• Exercise instructions:
1. In the post below about logical fallacies, why does the writer say the appeal to fear should probably have been listed first? Answer in one to three sentences.
2. Decide whether each statement agrees with the post below about logical fallacies. For each, answer yes or no and quote the words from the post that settle it.
(a) The post describes informal fallacies as arguments whose stated premises fail to support their conclusion.
(b) The writer says Republicans have used the appeal to fear only since 2008.
(c) The writer says there is evidence that the burden of regulations grew under President Obama.

Take a look through this list of “informal fallacies” — logical flaws based on arguments whose stated premises fail to support their proposed conclusion. As you can see, there are a lot of them, ranging from the classic “slippery slope” argument; to various appeals to emotion (fear, ridicule, etc.); to ad hominem attacks; to arguments based on misrepresentation of an opponent’s position; to one of my favorites, “post hoc ergo propter hoc” (“after this, therefore because of this”). On and on they go, and where they stop…actually, that would be at the Romney campaign and its corporate and right-wingnut allies, where they have poured tends of millions of dollars into a campaign based almost completely on various logical fallacies. It’s really endless, but for now, here are my Top 10, with a quick example for each.
1. Fallacy of quoting out of context. “You didn’t built THAT” is the best example of this logical fallacy I’ve seen in many years. Of course, what President Obama was referring to was that one individual, or even several individuals, didn’t build – indeed, couldn’t possibly build – the U.S. education system, our roads and bridges and railroads, our military, our first responder systems, our power grids, our financial system, etc, etc. In the “you didn’t build that” case, Obama’s meaning was 100% obvious from the context of what he was saying, and only a willful quoting out of context could possibly twist it into anything else. Romney et al. managed to do it, though. Ugh.
2. Appeal to fear (“a specific type of appeal to emotion where an argument is made by increasing fear and prejudice towards the opposing side”). I probably should have put this one first, because it’s been behind many if not most Romney and Republican attacks on President Obama since 2008. Thus, somehow a guy who’s essentially a Dwight Eisenhower Republican in many ways is transformed into a “socialist,” “communist,” “Kenyan anti-colonialist,” “redistributionist,” “Muslim” (as if there’s something wrong with that anyway), blah blah blah. Yes, it’s all a disgusting appeal to the worst angels of our natures (fear, ignorance, bigotry, etc.), but Republicans are masters at this, and have been for years (remember the “Southern Strategy?” Lee Atwater? Jesse Helms? Willie Horton ads? Swift Boating?). And it tends to work.
3. Wishful thinking (“a specific type of appeal to emotion where a decision is made according to what might be pleasing to imagine, rather than according to evidence or reason”). This is another classic of Republicans, and certainly the Romney campaign. For instance, they claim that if we just remove “burdensome regulations” (there’s zero evidence that this supposed “burden” has increased under President Obama, of course) and cut taxes on the wealthiest Americans (“supply side”/”trickle down” economics), then happy days will be here again. There’s no evidence for any of this, of course, and tons of evidence against it, but in Republican la-la land, wishing apparently DOES make it so. In their own minds, that is.

• Data section:
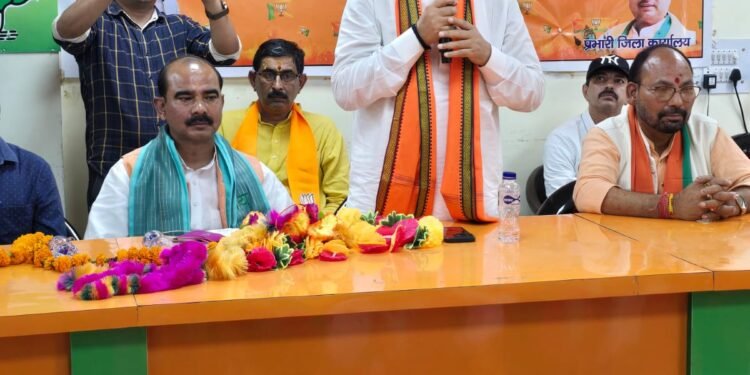 बद्रीनाथ विधान सभा के चहुँमुखी विकास के लिए भाजपा प्रत्याशी राजेन्द्र भंडारी को भारी मतों से विजयी बनाएं: बलूनी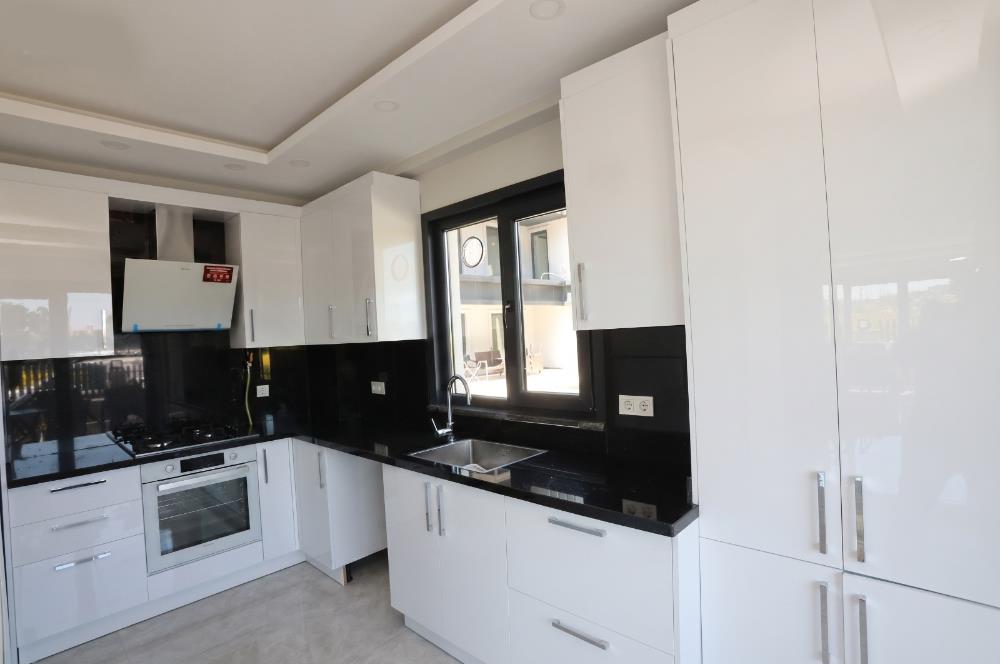 Silivri Gümüşyaka'da Deniz Manzaralı 5+1 Lüks Villa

• Solutions per task:
1. The writer says the appeal to fear has been behind many, if not most, of the attacks by Romney and Republicans on President Obama since 2008.

2.
(a) Yes: "logical flaws based on arguments whose stated premises fail to support their proposed conclusion"
(b) No: "Republicans are masters at this, and have been for years"
(c) No: "there’s zero evidence that this supposed “burden” has increased under President Obama"